Alan Bock, RIP (1943-2011)

Venerable libertarian journalist Alan W. Bock, who served as a columnist and senior editorial writer for the excellent Orange County Register for three decades, passed away yesterday from cancer shortly after beginning hospice care. He was 67. In March, he retired from the paper and filed this final column. Even when told by doctors that time was quickly running out, Bock remained optimistic about the future of liberty and society, closing his final column with:

We knew in the early 1990s that California’s electricity re-regulation wouldn’t work and said so. We have consistently pointed out the dangers to liberty and the country’s fiscal situation of wars and rampant interventionism into other countries. We have been relentless in pointing out that the prohibitionist War on (some) Drugs has had far more negative than positive effects, and in fact has made almost every problem associated with illicit drug use worse rather than better.
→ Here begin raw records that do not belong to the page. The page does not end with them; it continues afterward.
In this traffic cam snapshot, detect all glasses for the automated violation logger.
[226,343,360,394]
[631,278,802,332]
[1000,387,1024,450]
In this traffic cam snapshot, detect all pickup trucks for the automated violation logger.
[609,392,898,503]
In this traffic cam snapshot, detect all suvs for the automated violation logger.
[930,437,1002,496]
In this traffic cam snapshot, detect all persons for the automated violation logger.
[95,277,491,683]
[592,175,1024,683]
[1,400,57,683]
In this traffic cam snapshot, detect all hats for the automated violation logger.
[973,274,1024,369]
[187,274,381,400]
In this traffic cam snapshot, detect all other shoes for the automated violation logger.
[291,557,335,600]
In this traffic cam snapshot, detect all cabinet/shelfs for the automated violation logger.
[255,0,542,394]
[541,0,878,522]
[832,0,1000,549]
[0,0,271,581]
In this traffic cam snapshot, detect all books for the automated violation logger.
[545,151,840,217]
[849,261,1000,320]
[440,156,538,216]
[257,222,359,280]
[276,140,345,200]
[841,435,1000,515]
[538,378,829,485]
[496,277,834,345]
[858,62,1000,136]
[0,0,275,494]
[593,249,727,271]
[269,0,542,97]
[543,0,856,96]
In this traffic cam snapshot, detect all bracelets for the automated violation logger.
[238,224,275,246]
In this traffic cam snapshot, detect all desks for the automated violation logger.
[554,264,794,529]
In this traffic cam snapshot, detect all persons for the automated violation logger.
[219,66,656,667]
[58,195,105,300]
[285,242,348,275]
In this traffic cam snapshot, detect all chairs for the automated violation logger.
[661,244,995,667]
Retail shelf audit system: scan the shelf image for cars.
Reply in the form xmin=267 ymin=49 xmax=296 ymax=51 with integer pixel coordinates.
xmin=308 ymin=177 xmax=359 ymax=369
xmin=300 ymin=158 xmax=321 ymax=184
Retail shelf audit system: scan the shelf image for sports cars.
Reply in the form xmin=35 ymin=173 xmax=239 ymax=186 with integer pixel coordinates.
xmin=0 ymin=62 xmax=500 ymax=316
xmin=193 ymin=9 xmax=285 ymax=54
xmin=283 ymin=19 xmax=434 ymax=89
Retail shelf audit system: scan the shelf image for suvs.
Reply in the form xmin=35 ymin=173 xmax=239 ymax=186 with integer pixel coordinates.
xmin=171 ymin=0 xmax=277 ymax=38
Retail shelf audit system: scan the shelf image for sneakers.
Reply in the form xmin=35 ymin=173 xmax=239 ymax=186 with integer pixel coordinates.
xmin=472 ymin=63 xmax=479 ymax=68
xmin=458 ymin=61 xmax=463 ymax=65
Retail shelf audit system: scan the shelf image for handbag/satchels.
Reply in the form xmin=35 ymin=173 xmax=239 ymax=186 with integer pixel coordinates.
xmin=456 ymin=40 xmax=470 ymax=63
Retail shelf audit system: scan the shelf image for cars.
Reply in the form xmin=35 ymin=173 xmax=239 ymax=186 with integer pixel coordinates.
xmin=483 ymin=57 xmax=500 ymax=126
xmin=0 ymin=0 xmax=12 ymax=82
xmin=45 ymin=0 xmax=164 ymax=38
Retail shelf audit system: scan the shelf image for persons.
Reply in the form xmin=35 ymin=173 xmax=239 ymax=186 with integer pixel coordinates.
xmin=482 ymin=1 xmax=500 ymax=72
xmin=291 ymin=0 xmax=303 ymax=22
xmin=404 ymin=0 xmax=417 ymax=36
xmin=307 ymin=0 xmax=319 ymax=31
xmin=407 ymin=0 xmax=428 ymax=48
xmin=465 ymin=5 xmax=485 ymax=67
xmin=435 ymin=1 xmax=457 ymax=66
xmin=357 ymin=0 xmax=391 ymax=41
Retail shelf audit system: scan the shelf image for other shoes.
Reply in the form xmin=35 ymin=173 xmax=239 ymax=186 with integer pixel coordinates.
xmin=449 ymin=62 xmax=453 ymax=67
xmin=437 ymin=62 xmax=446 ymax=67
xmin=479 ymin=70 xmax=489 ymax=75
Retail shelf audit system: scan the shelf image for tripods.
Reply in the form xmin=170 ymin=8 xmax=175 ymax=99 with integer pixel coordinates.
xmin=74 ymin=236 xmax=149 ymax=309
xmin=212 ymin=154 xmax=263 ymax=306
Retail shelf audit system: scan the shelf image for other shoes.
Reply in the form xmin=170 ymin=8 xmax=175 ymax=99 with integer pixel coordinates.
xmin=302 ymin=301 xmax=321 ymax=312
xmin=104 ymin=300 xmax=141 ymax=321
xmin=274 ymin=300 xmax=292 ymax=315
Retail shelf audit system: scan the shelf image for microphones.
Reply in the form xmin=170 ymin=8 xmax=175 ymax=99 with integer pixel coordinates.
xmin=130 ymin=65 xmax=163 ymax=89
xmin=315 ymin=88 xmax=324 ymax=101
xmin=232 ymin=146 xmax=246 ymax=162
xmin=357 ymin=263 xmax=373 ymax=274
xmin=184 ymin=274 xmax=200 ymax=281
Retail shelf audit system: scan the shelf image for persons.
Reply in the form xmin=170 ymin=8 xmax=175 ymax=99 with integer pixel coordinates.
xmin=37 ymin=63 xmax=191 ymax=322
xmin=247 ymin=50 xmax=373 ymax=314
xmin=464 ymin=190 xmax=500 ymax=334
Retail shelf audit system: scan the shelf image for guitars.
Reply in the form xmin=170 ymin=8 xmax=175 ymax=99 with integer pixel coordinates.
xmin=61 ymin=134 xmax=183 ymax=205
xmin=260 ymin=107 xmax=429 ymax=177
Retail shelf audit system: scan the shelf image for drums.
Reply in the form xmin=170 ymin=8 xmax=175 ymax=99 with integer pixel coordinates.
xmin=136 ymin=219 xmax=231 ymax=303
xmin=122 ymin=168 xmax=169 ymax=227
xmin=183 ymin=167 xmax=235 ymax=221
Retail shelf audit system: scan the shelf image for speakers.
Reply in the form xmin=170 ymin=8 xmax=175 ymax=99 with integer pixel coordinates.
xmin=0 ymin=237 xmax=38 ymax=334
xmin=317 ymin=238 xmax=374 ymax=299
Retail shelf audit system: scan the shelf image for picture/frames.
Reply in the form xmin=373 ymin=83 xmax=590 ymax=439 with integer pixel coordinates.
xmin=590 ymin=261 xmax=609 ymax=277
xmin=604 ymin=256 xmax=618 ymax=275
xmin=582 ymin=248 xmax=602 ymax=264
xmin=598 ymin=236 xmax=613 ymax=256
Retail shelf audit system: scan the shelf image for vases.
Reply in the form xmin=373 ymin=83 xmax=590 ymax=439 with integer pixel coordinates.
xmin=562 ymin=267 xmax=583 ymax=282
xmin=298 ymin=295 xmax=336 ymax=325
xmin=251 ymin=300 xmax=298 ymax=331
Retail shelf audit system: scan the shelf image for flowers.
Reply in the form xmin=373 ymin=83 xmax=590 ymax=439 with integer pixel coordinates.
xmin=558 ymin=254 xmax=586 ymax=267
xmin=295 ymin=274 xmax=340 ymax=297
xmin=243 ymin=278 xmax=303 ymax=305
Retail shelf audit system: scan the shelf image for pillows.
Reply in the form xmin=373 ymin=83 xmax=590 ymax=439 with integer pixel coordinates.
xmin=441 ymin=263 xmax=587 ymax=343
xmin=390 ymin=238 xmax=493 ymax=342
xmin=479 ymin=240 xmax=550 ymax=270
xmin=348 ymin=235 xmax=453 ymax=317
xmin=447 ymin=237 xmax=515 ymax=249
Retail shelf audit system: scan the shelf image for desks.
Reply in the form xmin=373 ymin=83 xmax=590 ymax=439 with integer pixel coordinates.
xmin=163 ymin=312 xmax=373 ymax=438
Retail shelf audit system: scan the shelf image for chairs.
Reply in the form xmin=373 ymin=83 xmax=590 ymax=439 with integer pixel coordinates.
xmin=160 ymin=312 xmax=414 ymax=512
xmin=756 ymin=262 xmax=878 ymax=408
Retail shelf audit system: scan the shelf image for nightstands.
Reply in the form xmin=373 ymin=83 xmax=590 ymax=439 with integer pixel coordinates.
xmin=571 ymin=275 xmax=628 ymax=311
I remain convinced that the cause of individual liberty is the most noble and constructive political cause around. Albert J. Nock noted that there are two ways for people to relate: through honest exchange and mutual agreement or by one party imposing its will on the other through force, the threat of force, or fraud. He called these the economic means and the political means.

There are plenty of things more important than politics: your family and friends and treating them right, the search for spiritual meaning in an often confusing and ambiguous world, art, music, science, simple enjoyment of the good things in life, struggling to make good choices rather than destructive ones, and supporting your children in their intellectual endeavors and at soccer and softball games. All these challenges, however, can be handled better – not necessarily easily, but better – in an atmosphere of personal liberty and freedom to make one’s own choices than in a repressive regime that makes choices for you and forces them on you.

Thomas Jefferson put it strikingly when he said that the majority of mankind was not born with saddles and bridles so as to be ridden by their natural masters. He also said that the natural order of things is for government to advance and liberty to recede.

There are reasons to wonder about his pessimism, however, with the recent turmoil in the Middle East providing the latest example. Most revolutions (ours was a rare exception) replace on old regime with one just as bad or worse. But the restiveness of the ruled, the death of communism, and other events show that the desire for liberty is also a constant – that most people sense that they can make decisions about their own lives better than a bureaucrat in a faraway capital and that it is their natural right to do so.

Liberty is forever under siege and forever on the advance. I remain optimistic about the long haul.

Thanks for bearing with me all these years.

A former Washington correspondent for Reason magazine in the ’70s, and author of the classic Ambush at Ruby Ridge and 2000’s Waiting to Inhale: The Politics of Medical Marijuana, Bock’s incisive analysis and top-notch writing on nearly every topic imaginable was well known among both libertarians and not-so-libertarians alike — and he will be greatly missed. Our thoughts and prayers go out to his family and friends.

Former CEI Warren T. Brookes Journalism Fellow Jim Bovard writes about Bock’s legacy at Antiwar.com, where Bock had also been a regular columnist.